The large population of golems in southern Thanalan is ascribed by mainstream historians to the mages of Belah'dia, who made the sturdy guardians for the protection of the Temple of Qarn.
Among these sad remnants of a civilization lost to time, Nunyunuwi stands out for his exceptional size and stealth.
At rest, he vanishes into the landscape of tors and boulders. Only an outbreak of sizable chaos and bloodshed will rouse the stone soldier to his ancient duty: to fight to the death.
Flame Sergeant Dalvag was among the thousands of defenders who met the Garlean invasion force in northern Thanalan soon after the Calamity. His company was ill placed to hold their position, yet given strict orders not to retreat.
Many fell, and suffered much in the falling. Multiple witnesses attest that Dalvag was the last of the company and fought as a man possessed till the end, the names of the dead tumbling in hoarse barks through cracked lips.
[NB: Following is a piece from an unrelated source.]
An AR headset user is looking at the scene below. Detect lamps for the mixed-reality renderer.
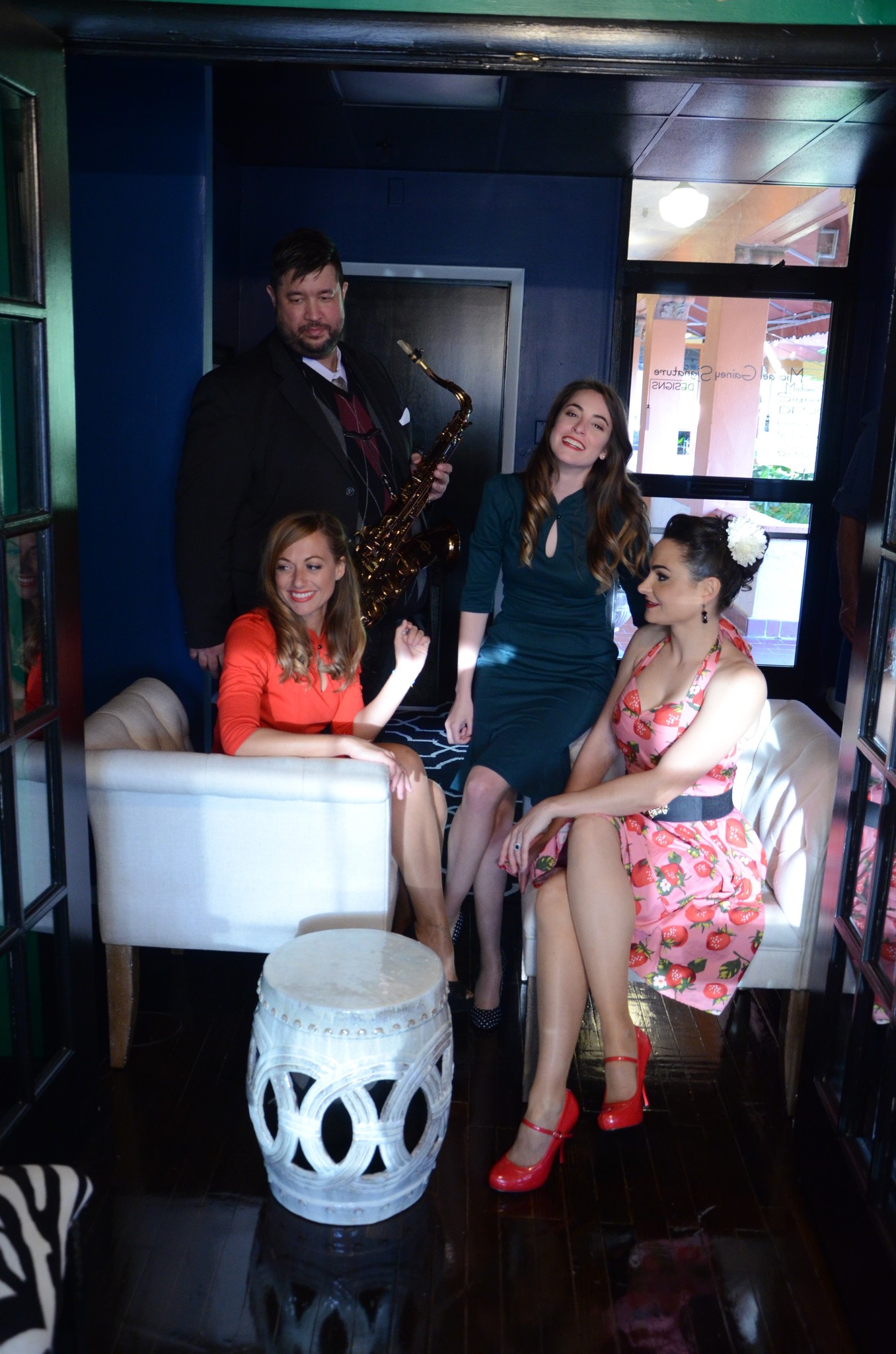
[664,178,711,229]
Scholars theorize that his mortal remains are animated by a thirst for vengeance alone.
Much is told of the corpse-soldier, Flame Sergeant Dalvag, yet mainstream scholarship has lagged woefully on the matter of what became of the rest of him.
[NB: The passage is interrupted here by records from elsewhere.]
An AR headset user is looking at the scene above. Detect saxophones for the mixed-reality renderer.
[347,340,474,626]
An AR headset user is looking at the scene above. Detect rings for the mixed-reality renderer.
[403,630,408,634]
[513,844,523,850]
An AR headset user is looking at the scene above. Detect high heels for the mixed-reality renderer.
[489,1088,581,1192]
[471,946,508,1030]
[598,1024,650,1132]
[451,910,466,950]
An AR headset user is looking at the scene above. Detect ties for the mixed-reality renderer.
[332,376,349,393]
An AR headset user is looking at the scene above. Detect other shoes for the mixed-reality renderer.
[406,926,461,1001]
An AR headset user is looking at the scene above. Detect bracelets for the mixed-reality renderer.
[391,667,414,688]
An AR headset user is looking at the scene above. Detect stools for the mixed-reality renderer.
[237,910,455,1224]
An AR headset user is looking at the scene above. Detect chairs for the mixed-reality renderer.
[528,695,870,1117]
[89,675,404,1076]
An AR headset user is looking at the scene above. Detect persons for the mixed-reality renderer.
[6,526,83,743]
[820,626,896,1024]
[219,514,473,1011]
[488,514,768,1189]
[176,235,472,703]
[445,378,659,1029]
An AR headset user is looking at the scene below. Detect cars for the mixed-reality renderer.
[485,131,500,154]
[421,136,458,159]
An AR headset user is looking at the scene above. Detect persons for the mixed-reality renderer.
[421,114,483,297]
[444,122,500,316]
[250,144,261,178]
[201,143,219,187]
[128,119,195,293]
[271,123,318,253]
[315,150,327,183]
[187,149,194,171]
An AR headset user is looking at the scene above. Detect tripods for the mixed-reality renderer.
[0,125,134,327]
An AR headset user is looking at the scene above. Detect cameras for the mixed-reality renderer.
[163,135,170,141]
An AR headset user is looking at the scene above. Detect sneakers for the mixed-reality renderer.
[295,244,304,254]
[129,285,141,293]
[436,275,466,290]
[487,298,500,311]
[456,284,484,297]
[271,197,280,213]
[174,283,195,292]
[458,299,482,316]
Efforts by hunter-scholars with intimate knowledge of northern Thanalan have resulted in persuasive identification of a malevolent local demon as the late sergeant's spirit.
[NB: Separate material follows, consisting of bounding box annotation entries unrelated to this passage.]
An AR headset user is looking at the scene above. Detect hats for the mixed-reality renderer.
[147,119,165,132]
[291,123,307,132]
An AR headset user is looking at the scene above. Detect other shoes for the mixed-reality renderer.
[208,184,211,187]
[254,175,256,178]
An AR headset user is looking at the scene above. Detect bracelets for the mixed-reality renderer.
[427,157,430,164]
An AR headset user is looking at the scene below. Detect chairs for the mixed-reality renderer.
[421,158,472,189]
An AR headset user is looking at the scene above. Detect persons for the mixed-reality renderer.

Ah, yes, the sandworm. Large concerns like Amajina & Sons don't give a toss about the commonfolk being ambushed and eaten. But a sandworm attacking their convoy--we can't have that!
...Sightings of Minhocao have long been reported near deposits and mines, particularly those that hold quantities of ceruleum. Alchemically similar to the sandworms' foremilk, the catalyst is a food source for the great worms.
However, any attempt to lure Minhocao to the surface with the use of edible bait would necessitate very large quantities of food.
Ah, yes. You know how Ishgard is about dragons. The Holy See managed to get Naul and a few other dragons on to the elite mark list. A favor to be repaid in kind, I'm sure.
The dragons Naul and Svara are best known for their attack on the Steel Vigil, which left the fortress a smoking ruin. Notable casualties include the third son of House Haillenarte...
Every High House of Ishgard has its own dragon in a bonnet, don't they? An enemy without keeps order within. The dragon Marraco is to be hunted for the crime of mistaking almost a dozen of House Durendaire's knights for kindling.
An impressive physical specimen by all accounts, the dragon Marraco can easily withstand a direct hit from dragonslayer cannons, thus requiring enterprising hunters to exercise some forethought in their choice of arms.
A winning combination of size and agility, the dragon Safat spends much of its time winging its way through the Sea of Clouds.
A scream or two, however, never fails to bring the Safat streaking down to its prey, attuned as the beast is to human terror and misery.
Some hunters have been known to subject themselves to hair-raising experiences in order to bait the dragon. Results have been mixed.
Leech King of Silvertear Falls, so dubbed by the Sons of Saint Coinach for its enormous size rather than any perceived system of sovereignty.
Those who make mock of its grossness soon repent, for the Leech King is nimble where a meal of blood is concerned.
A particularly savage specimen of the unnatural creatures that inhabit both water and land, Kurrea was once a mere nuisance known for purloining game brought down by hunters.
Amphibious beasts having an ingrained tendency to have ideas above their station, Kurrea soon took to attacking and feeding on the hunters. The flaccid, nerveless quality of their skin makes them proof against all but the most powerful thrusts of the blade.
Agrippa. This magitek colossus is the newest of its kind and appears to have been designed as an anti-adventurer countermeasure.
While the name is believed to be a tribute to an actual Garlean, no record of a likely honoree has been found.
Ye'll want to be on yer toes in Mor Dhona. There was an adventurer huntin' for treasures an' the colossus mauled her somethin' fierce. Hard to kill a woman, though, hah! We die hard, ye know!